7. God is the Creator of everything, including childbirth.

From eternity past, God ordained Jesus’s nighttime words to Nicodemus: “Unless one is born again, he cannot see the kingdom of God” (John 3:3).

We could infer that one reason God created childbirth was so we could have a picture to help us understand what it means to be converted: called out of darkness into his marvelous light. “According to his great mercy, he has caused us to be born again to a living hope through the resurrection of Jesus Christ from the dead,” Peter declares, “born again, not of perishable seed but of imperishable, through the living and abiding word of God” (1 Pet. 1:3, 23).

8. Both “natural childbirth” and “medical childbirth” are no more human accomplishments than is the act of receiving mercy from God.

We all make our boast in Christ alone; he deserves all the praise at all times in all circumstances.

9. The flexible metaphor of birth pain appears throughout Scripture.

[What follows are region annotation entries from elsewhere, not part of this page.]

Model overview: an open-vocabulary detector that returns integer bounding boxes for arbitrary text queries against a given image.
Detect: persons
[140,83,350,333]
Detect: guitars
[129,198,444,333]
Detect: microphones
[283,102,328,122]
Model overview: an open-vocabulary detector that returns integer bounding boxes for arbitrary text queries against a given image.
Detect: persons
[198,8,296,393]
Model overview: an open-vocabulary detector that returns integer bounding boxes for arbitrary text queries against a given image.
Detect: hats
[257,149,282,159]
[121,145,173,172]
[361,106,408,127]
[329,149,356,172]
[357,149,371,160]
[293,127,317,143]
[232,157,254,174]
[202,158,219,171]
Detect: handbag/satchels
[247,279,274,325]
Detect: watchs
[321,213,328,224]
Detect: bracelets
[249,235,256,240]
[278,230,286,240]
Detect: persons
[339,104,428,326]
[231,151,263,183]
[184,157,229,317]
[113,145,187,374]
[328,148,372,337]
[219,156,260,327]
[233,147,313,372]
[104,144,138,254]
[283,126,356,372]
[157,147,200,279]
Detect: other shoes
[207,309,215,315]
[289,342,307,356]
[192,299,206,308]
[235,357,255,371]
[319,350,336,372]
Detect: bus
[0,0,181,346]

In one place, the apostle Paul uses it to explain how our suffering produces future glory. Christians expect final deliverance from sin and death; however, in this present time we groan [as in birth pain] inwardly, as we suffer with Christ, “that we may also be glorified with him.” Because of this hope, our sufferings “are not worth comparing with the glory that is to be revealed to us” (Rom. 8:17–25; cf. 2 Cor. 4:16–18).

In other words, the joy of resurrection life outweighs the pain it takes to produce it. This is yet another way the process of childbirth points us to Christ. 

10. Jesus was crucified in our place for our sin, according to the definite plan and foreknowledge of God.

God then raised him up, loosing the pangs of death, because it was not possible for him to be held by death (Acts 2:22–24). Whenever a woman or child is overcome by death in the process of childbirth, we grieve deeply. Pain and death are not benign “facts of life.” But we don’t grieve as those who have no hope, for the Day is coming when the one who overcame the pangs of death will bring to life again those who have fallen asleep (1 Thess. 4:13–14). All our groanings will end when we finally see what we’ve been hoping for, as the consummation of God’s promised restoration bursts forth in full (Rom. 8:23–25).